**Selection**
Okay, so we’re distracted and secularized, missing out on the deepest transforming spiritual power that comes, in part, from a fully Christian worldview that is laden with passion and wonder and goodness and beauty and more. How in the world do we more deeply experience – and more importantly, help our neighbors and the rising generations – learn to encounter wonder? How do we even find time and space to ponder things?  What conditions might help us be more faithful and fruitful in this buffered, secular age? How can we help people who are “searching for visions of fullness?” And what is fullness, anyway? What is a deep, good, life?

The second half of this ambitious book offers three large meditations on strategies we can use to resist, to disrupt, the distraction and secularizing ethos of our times. To make a way through the noise towards the fullness of life. He offers deep, philosophical notions and then backs them up with theological insights and proposes ordinary practices that emerge from his own efforts and stories. In a way, this is the biggest strategy of all – we simply must be more attentive to the real, the down to Earth, nurturing virtue by way of daily practices. We have to do stuff well, and show how it points beyond ourselves to the God who is there, in a world that is loved. How do we become agents of that kind of disruption?


There are three parts in the second half and I cannot here do justice to these complex and finally practice proposals. There are three areas he explores that, he believes, we as God’s people, as Christ’s church, are going to have to offer some counter-narrative so that others can actually make sense of and be attracted to the message of God’s goodness. We will need these strategies of resistance if we are to bear fruit in some ways that will help erode the distraction and break through the brass ceiling of our secular age.

First he looks at disruptive personal practices, followed by a chapter on church practices, and finally, ways to be disruptive in our cultural participation.  He does not mean wildly acting up and protesting and such, so don’t misunderstand his use of “disruption.” He is subtle and thoughtful, pushing towards practices that can subvert the negative tendencies of our cultural assumptions and habits.

As I’ve said, he has three separate chapters on fruitful disruptive practices in our personal lives, in our congregational lives and in our public lives. There’s plenty to think about a lots to try out.  (And lots to discuss with others, so you really should consider buying more than one since your going to have to talk over this stuff with some friends.)

**Dataset rows**
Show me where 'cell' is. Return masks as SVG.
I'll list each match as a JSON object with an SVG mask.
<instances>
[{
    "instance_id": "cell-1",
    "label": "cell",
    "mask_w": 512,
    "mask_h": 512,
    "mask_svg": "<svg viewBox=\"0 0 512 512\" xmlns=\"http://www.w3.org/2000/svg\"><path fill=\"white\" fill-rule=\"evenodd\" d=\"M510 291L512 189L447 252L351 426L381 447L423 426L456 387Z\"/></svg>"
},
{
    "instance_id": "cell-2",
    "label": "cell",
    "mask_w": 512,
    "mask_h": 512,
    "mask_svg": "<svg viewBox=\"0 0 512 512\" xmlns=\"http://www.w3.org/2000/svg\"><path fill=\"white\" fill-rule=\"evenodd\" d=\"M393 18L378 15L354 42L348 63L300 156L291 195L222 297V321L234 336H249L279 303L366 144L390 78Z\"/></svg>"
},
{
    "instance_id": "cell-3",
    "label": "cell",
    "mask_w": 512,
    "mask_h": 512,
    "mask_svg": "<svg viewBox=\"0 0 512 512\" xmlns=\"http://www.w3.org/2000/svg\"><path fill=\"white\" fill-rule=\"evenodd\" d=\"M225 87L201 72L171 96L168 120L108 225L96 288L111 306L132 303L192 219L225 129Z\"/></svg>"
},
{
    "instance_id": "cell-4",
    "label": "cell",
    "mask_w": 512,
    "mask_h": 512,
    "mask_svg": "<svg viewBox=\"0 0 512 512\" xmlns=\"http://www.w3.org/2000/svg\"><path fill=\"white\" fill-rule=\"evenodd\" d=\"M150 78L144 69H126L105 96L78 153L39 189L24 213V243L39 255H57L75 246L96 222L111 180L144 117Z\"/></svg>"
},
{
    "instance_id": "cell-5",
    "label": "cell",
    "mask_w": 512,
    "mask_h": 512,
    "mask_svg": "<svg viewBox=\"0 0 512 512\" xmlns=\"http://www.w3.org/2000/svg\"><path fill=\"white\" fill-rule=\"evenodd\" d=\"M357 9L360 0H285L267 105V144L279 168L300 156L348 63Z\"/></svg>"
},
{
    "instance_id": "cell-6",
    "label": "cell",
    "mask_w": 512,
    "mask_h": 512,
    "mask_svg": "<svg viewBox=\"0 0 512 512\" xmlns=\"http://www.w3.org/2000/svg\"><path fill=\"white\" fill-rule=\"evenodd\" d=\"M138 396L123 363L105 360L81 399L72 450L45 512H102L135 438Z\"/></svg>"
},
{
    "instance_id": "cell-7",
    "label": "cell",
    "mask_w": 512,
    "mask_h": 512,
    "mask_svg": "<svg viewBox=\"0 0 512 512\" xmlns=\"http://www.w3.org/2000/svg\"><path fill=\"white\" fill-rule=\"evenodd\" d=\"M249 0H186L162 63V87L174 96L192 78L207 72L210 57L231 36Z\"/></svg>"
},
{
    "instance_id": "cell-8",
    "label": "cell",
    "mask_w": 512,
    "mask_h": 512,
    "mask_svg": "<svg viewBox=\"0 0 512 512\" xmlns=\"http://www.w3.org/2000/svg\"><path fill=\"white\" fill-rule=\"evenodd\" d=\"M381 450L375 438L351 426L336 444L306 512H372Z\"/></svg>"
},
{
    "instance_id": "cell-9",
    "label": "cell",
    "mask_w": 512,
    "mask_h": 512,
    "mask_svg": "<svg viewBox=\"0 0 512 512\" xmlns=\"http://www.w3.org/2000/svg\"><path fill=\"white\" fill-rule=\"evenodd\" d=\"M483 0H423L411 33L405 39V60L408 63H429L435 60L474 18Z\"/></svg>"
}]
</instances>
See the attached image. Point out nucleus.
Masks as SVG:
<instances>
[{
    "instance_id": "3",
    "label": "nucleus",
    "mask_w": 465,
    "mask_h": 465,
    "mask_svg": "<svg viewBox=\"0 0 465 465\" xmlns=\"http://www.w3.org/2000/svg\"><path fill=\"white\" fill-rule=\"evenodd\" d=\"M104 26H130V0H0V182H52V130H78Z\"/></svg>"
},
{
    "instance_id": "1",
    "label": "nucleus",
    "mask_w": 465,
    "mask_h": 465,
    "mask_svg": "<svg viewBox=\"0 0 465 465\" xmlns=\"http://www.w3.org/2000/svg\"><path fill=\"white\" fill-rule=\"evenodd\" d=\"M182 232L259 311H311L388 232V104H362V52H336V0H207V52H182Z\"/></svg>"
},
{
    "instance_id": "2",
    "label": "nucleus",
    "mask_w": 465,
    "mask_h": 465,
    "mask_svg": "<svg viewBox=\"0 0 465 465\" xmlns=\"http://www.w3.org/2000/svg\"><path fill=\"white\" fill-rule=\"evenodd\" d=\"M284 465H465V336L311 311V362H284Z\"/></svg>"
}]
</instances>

**List of tasks**
1. According to the book review, what three areas of disruptive practice does the second half of the book take up?
2. Print the stretch of the book review from "Okay, so we’re" through "deep, good, life?".
3. Carry on the book review from the point where it stops.

**Responses in order**
1. Personal practices, church practices, and ways to be disruptive in cultural participation.

2.
Okay, so we’re distracted and secularized, missing out on the deepest transforming spiritual power that comes, in part, from a fully Christian worldview that is laden with passion and wonder and goodness and beauty and more. How in the world do we more deeply experience – and more importantly, help our neighbors and the rising generations – learn to encounter wonder? How do we even find time and space to ponder things?  What conditions might help us be more faithful and fruitful in this buffered, secular age? How can we help people who are “searching for visions of fullness?” And what is fullness, anyway? What is a deep, good, life?

3.
In a way, this approach is very much like what James K.A. Smith does in the urgent You Are What You Love: The Spiritual Power of Habit and what Tish Harrison Warren does in her lovely Liturgy of the Ordinary: Sacred Practices in Everyday Life. This book is a bit more dense than those, but if you’ve read those, this maybe should come next.

One fun thing and personally reward thing  I’ll share – Noble is convinced (following Taylor and Smith) that for our sakes, yes, but, more, for our neighbors’s sakes, we should learn to live “allusively” (a phrase he gets from Calvin Seerveld’s amazing, allusive work Rainbows for the Fallen World which, if you will allow me this brag, we sold to him.) That is, there is a creative/artistic side to our human experience and the use of our imaginations – so often captured by popular tastes and popular culture – need to be redeemed and deepened so that we can be more colorful and curious. I hardly know any book – even those that are written about aesthetics and the arts – that draws on Seerveld’s Rainbows as much as one of the chapters in this book does. Noble is wise to show that this imaginative way of living with greater attention to the arts and daily aesthetics helps us take in more of life as we should, but also to bear witness to God’s hopeful, richly human, wholesome ways in this world. Noble’s part about beauty is very, very nicely done.

Further, that he ends the book with an extended reflection on Cormac McCarthy’s disturbing, important novel, The Road, reminds us that this is serious stuff, this longing for beauty in a fallen world. Wow.

And so, we are thrilled to once again commend to you a serious summer read, a book of cultural analysis and deft critique of the forces of modernity and post-modernity, that, while slogging through some serious stuff, is still loaded with brilliant ideas and practical suggestions. We commend this book to help you and yours thinking intentionally about the nature of our witness in this hot-wired, saturated age.

As Karen Swallow Prior says, Alan Noble is “asking all the right questions and leading us to better answers.”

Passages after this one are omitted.